* Start *

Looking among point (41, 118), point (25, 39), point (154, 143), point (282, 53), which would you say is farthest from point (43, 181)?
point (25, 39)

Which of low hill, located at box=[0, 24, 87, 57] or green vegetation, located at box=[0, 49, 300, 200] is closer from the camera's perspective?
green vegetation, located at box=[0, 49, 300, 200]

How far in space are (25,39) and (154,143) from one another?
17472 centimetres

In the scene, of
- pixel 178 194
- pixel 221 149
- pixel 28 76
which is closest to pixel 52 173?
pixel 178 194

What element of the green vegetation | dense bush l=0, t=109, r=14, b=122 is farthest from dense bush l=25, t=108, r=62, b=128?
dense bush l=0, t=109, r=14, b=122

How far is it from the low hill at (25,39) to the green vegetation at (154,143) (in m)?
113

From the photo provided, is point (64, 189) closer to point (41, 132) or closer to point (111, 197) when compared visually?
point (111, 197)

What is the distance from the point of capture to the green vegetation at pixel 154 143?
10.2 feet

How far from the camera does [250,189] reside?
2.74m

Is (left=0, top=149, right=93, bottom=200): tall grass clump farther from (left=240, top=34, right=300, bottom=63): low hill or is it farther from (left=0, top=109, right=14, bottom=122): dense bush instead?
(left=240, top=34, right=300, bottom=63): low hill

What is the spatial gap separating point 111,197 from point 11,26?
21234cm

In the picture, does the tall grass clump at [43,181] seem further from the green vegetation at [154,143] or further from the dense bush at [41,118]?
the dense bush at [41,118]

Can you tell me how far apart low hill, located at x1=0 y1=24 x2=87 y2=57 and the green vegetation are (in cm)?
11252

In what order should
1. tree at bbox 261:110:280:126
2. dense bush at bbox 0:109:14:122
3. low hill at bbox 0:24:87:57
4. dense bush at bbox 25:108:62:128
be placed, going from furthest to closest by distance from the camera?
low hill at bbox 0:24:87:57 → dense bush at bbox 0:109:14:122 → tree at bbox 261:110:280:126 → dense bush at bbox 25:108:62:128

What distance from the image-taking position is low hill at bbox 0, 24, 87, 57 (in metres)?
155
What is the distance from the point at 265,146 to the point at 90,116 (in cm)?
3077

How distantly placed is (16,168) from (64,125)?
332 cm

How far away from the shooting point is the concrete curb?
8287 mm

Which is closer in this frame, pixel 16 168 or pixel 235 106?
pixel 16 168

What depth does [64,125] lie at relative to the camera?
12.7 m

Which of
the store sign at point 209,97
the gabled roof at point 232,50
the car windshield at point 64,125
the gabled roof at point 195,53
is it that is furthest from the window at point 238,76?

* End *

Reproduce all of the data above word for word, keeping every line as it is.

Looking among point (41, 118), point (25, 39), point (154, 143), point (282, 53), which would you say is farthest from point (43, 181)?
point (25, 39)

Which of low hill, located at box=[0, 24, 87, 57] or green vegetation, located at box=[0, 49, 300, 200] is closer from the camera's perspective?
green vegetation, located at box=[0, 49, 300, 200]

How far in space are (25,39) and (154,143) from one another?
17472 centimetres

In the scene, of
- pixel 178 194
- pixel 221 149
- pixel 28 76
which is closest to pixel 52 173?
pixel 178 194

What element of the green vegetation | dense bush l=0, t=109, r=14, b=122 is farthest from dense bush l=25, t=108, r=62, b=128?
dense bush l=0, t=109, r=14, b=122

How far is it from the low hill at (25,39) to the green vegetation at (154,143) (in m)?
113

From the photo provided, is point (64, 189) closer to point (41, 132) or closer to point (111, 197) when compared visually?
point (111, 197)

What is the distance from the point of capture to the green vegetation at pixel 154 143?
10.2 feet

How far from the camera does [250,189] reside?
2.74m

Is (left=0, top=149, right=93, bottom=200): tall grass clump farther from (left=240, top=34, right=300, bottom=63): low hill or is it farther from (left=0, top=109, right=14, bottom=122): dense bush instead?
(left=240, top=34, right=300, bottom=63): low hill

What is the spatial gap separating point 111,197 from point 11,26?
21234cm

In the picture, does the tall grass clump at [43,181] seem further from the green vegetation at [154,143] or further from the dense bush at [41,118]?
the dense bush at [41,118]

Can you tell me how far apart low hill, located at x1=0 y1=24 x2=87 y2=57 and the green vegetation are (in cm)?
11252

In what order should
1. tree at bbox 261:110:280:126
2. dense bush at bbox 0:109:14:122
3. low hill at bbox 0:24:87:57
4. dense bush at bbox 25:108:62:128
be placed, going from furthest to closest by distance from the camera?
low hill at bbox 0:24:87:57 → dense bush at bbox 0:109:14:122 → tree at bbox 261:110:280:126 → dense bush at bbox 25:108:62:128

What distance from the image-taking position is low hill at bbox 0, 24, 87, 57 (in metres)?
155
What is the distance from the point at 265,146 to the point at 90,116 (in cm)?
3077

How distantly placed is (16,168) from (64,125)?
332 cm

How far away from the shooting point is the concrete curb?
8287 mm

Which is closer in this frame, pixel 16 168 or pixel 235 106?
pixel 16 168

What depth does [64,125] lie at relative to the camera?
12.7 m

Which of
the store sign at point 209,97
the gabled roof at point 232,50
the car windshield at point 64,125
the gabled roof at point 195,53
is it that is furthest from the window at point 238,76?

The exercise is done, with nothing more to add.